*** Opening of PASSAGE SHOWN ***

We could not have carried out our field work and laboratory analyses without generous funding from the following foundations, granting agencies, and institutions: The Social Sciences and Humanities Research Council of Canada, Loeb Classical Library Foundation, Taggart Foundation, University of Victoria, and University of Colorado at Boulder. A generous last-minute grant from the Planet Ocean Exploration Foundation topped up the funds needed for the publication subvention for this book.
The staff and associated faculty at the Oxford Centre for Maritime Archaeology provided enormous scholarly and practical advice, particularly Mr. Franck Goddio, Mr. Jonathan Cole, Dr. Damian Robinson, and Prof. Andrew Wilson.
At the University of California at Berkeley, Professor Paulo J. M. Monteiro, in the Department of Civil and Environmental Engineering, and Professor Hans-Rudolf Wenk at the Department of Earth and Planetary Science, and graduate students and colleagues, Ms. Sejung R. Chae, Dr. Abdul-Hamid Emwas, Dr. Penghui Li, Dr. Cagla Meral, Dr. Juhyuk Moon, Dr. Sean Mulcahy, and Dr. Rae Taylor, collaborated with M. D. Jackson in innovative investigations of the fine-scale compositions and material characteristics of the cementitious binding hydrates of the ancient sea-water concretes. Mr. T. Teague provided especially valuable laboratory support. Many of these experiments were conducted at the Advanced Light Source of the Lawrence Berkeley Laboratories. Professor Barry Scheetz, at Pennsylvania State University, also contributed to this research.

*** Close of PASSAGE SHOWN ***

EXERCISE:
Please render this sentence from the acknowledgments passage in Spanish: "A generous last-minute grant from the Planet Ocean Exploration Foundation topped up the funds needed for the publication subvention for this book."

*** Opening of DATA EXTRACT ***

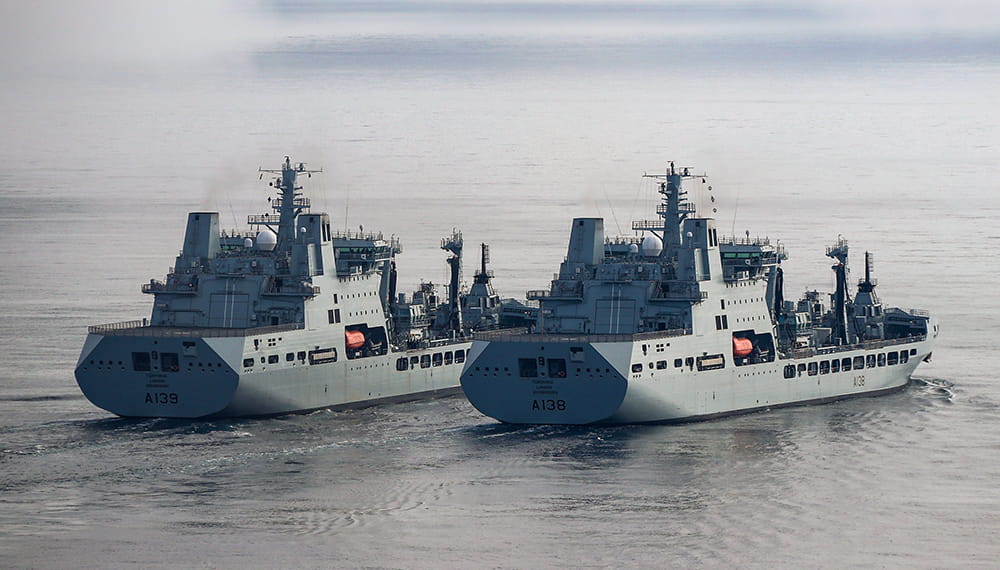 royal-navy-careers-royal-fleet-auxiliary-02 Photo of two large boats at sea. The Tide class tankers were conducting replenishment at sea trials (RAS).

*** Close of DATA EXTRACT ***

EXERCISE RESPONSE:
Una generosa ayuda de último momento de la Planet Ocean Exploration Foundation completó los fondos necesarios para la subvención de publicación de este libro.